L'enjeu de la plainte de Boeing devant le département du Commerce américain n'est pas le contrat de Delta, mais l'élimination de la C Series du marché. Elle est là, la véritable manoeuvre anticoncurrentielle, et elle ne sert en rien les intérêts des États-Unis.

220 %. C'est, à quelques virgules près, le niveau des droits compensatoires que le département du Commerce estime justifié pour les avions de la C Series vendus aux États-Unis.

Autrement dit, Bombardier aurait dû facturer trois fois plus cher, et même un peu plus. Ça ne tient pas debout dans le contexte de l'aérospatiale.
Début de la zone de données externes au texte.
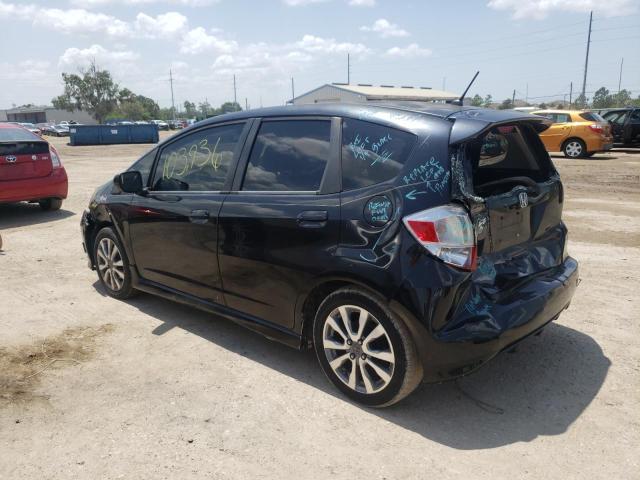 Photo 1 VIN: JHMGE8H52CC006088 - HONDA FIT SPORT 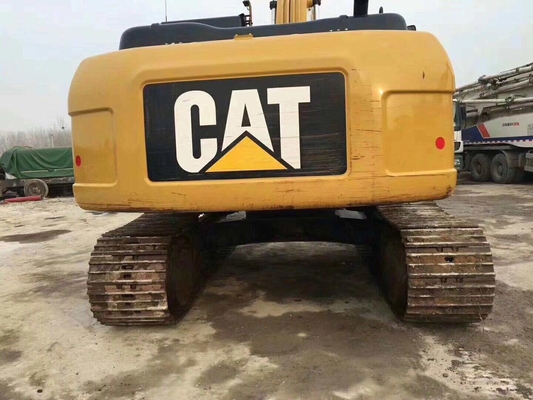 23300 KG Caterpillar 323D2L Excavadora de tipo móvil tipo de rastreador excavadora hidráulica de tipo de rastreador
En blâmant le soutien que le Canada, le Québec et le Royaume-Uni ont fourni à Bombardier au fil des ans, le département américain ignore deux réalités de l'industrie. D'abord, aucune entreprise ne commercialise des avions sans aide de l'État, surtout pas Boeing. Si ça vole, c'est que ç'a été soutenu par un gouvernement. Ensuite, plusieurs de ces aides sont acceptées, y compris par la plus haute instance en matière de libéralisation des échanges, l'Organisation mondiale du commerce (OMC).

En fondant ses calculs sur le prix consenti à Delta, le Département passe à côté d'un autre élément fondamental. Le transporteur est le client de lancement pour le CS100 en Amérique du Nord. Un tel partenariat, dans l'aviation commerciale, se traduit par des prix extrêmement réduits. Boeing, encore là, pourrait en témoigner.

Delta a exprimé sa confiance en l'examen de la Commission américaine du commerce international qui, selon elle, arrivera forcément à la conclusion qu'aucun constructeur américain n'est menacé. Delta l'avait clairement indiqué durant l'enquête : Boeing n'était même pas envisageable pour cette commande, puisqu'il n'avait pas d'appareil répondant au besoin.

Logiquement, ça devrait clore le dossier, mais il n'y a rien de logique dans cette affaire. Une conséquence du climat protectionniste instauré par l'administration Trump ? Peut-être, sauf que cette plainte n'est pas un exemple de « l'Amérique d'abord », mais d'une multinationale qui tente de faire passer ses intérêts avant d'autres intérêts américains. Avant les intérêts de Delta, qu'on essaie de priver du seul modèle d'avion répondant à ses besoins. Avant ceux de trois autres transporteurs américains (JetBlue, Spirit et Sun Country) qui ont publiquement exprimé leur intérêt pour ces remarquables appareils. Et avant ceux de toutes les autres compagnies aériennes américaines qui auraient avantage à ce que la C Series s'ajoute à l'éventail offert, ne serait-ce qu'à des fins de négociation.

Comme l'ont souligné des groupes de défense des consommateurs, le coup de force tenté par Boeing va aussi à l'encontre de l'intérêt des passagers américains, qui seraient privés d'avions non seulement plus spacieux et moins bruyants, mais également susceptibles de faire baisser les prix des billets, puisque moins chers à exploiter.

Le petit jeu de Boeing est aussi une attaque directe contre les fournisseurs américains de Bombardier, et leurs employés, qui fabriquent plus de la moitié des composants de la C Series.

On espère que le bon sens prévaudra et qu'en bout de piste, les autorités américaines renonceront à imposer des droits compensateurs ou antidumping. On ne peut malheureusement pas le tenir pour acquis.

Les États-Unis représentent près du tiers du marché potentiel de la C Series. L'en exclure ferait une brèche énorme dans ses ventes, susciterait des doutes sur la viabilité du programme dans le reste du monde et, dans les fantasmes les plus fous de Boeing, empêcherait l'émergence de Bombardier comme troisième acteur majeur dans l'aviation commerciale. C'est l'abomination qu'il faut déjouer.

Il faudra voir ce qui peut être fait si jamais les autorités américaines décident d'assener des droits punitifs, mais pour l'instant, l'heure est encore à la prévention. Et en cette matière, la dissuasion est une arme de choix. La guerre commerciale intentée par Boeing pourrait « mettre en péril » ses contrats militaires avec le Royaume-Uni, a déclaré le secrétaire britannique à la Défense hier matin. 

Que Boeing soit prête à risquer ses ventes militaires au Canada pour protéger son marché civil d'un concurrent hypothétique, c'était un calcul qui pouvait à la limite se comprendre. Mais si l'on ajoute les milliards de dollars de la Défense britannique, est-ce que ça vaut encore la peine de lâcher la proie pour l'ombre ? C'est la question que les actionnaires de Boeing vont devoir lui poser.